Entering Tivoli is like entering a more magical and peaceful world, especially if you are taking a day trip from the hustle and bustle of Rome. I am not even sure a day does it justice, especially if you are traveling with kids, since there is so much to see. This would even be a great two-day trip from Rome, so you can relax and really enjoy all of Tivoli’s beautiful sights.

Tivoli

Like a virgin, you ask? Well, in beautiful Tivoli, you can experience what only the nobles once experienced on their grand tour through Europe : dining in the shade of an ancient (2,000 years old) Temple of the Vestal Virgins. But, don’t worry, here you don’t have to take any vows of chastity (Vestal Virgins who broke their vows were buried alive, but no need to think about that during lunch).
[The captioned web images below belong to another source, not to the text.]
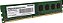 Memória para Desktop DDR3 8GB 1600Mhz PC3-12800 Patriot PSD38G16002 - Imagem 1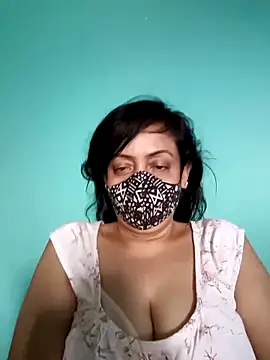 love suman online show from March 7, 6:20 am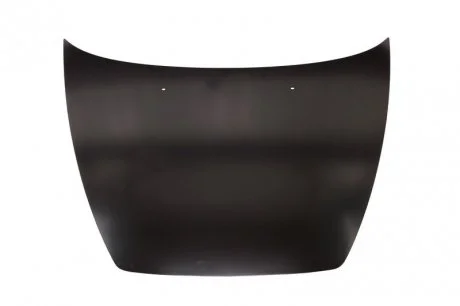 Фото капот BLIC 6803009009280P Капот BLIC 6803009009280P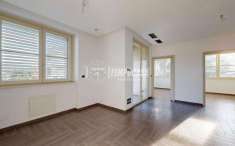 Foto Appartamento in vendita a Bra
The train to Tivoli from Rome takes about one hour. When you arrive, trust me, it is easier to just walk into town (we attempted waiting for a bus and got caught up in a senior citizen row as they tried to find a bus driver willing to transport us all – apparently the drivers were all private hires and not for the general public). If you arrive around noon like we did, then I suggest first treating yourself to a scrumptious meal at Sibilla, an almost 300 year-old restaurant that has served everyone from dukes to princes to authors, and countless other luminaries from the past. Though not budget, the restaurant surprisingly isn’t that pricey compared to Roman restaurants and delivers an ambiance like no other. We ordered their special ‘tapas’ platter (just many small dishes to try) and two glasses of wine, and felt more than satisfied as we climbed into the temple and took pictures (the entrance was blocked, but we just moved the rope and, of course, nobody stopped us).

tivoli10 Sibilla

Villa D’Este: From there, we walked to the famous Villa D’Este and its magnificent gardens and waterfalls (a UNESCO world heritage sight). There are many steps, so I wouldn’t even bother bringing a stroller here (as many places in Italy, where the cities are all on a hill). I strapped the baby to my chest and we descended into the gardens, where we enjoyed incredible views, and relaxed in the shade.

Villa D'Este

Villa Adriano: Hadrian’s Villa is another top sight in Tivoli, though you will have to take a bus to get there. This 1,900 year-old villa was a country escape for Emperor Hadrian (who knows what went on inside, but feel free to let your imagination go wild.. it probably will still be tamer than reality). Emperor Hadrian was one of the Five Good Emperors and left a lasting mark on Rome, perhaps most notably with the rebuilding of the iconic Pantheon. Check out my Perfect Day in Rome with Trajan and Hadrian for another itinerary idea.

Hadrian_villa_ruins

Villa Gregoriana: Unfortunately, with a baby on me and after an already long day of sightseeing, we didn’t get a chance to visit this park. But, it looks beautiful from the photos and I will definitely go when I return. Probably all three of these would be too much in one day (especially with a kid), but this would be a great inclusion in a two-day trip.

Grand Waterfall

In a nutshell: Tivoli is a must-see. With the incredible gardens, majestic waterfalls, and unforgettable dining experiences, you will be able to understand why the emperors and popes chose this area as an escape from everyday life.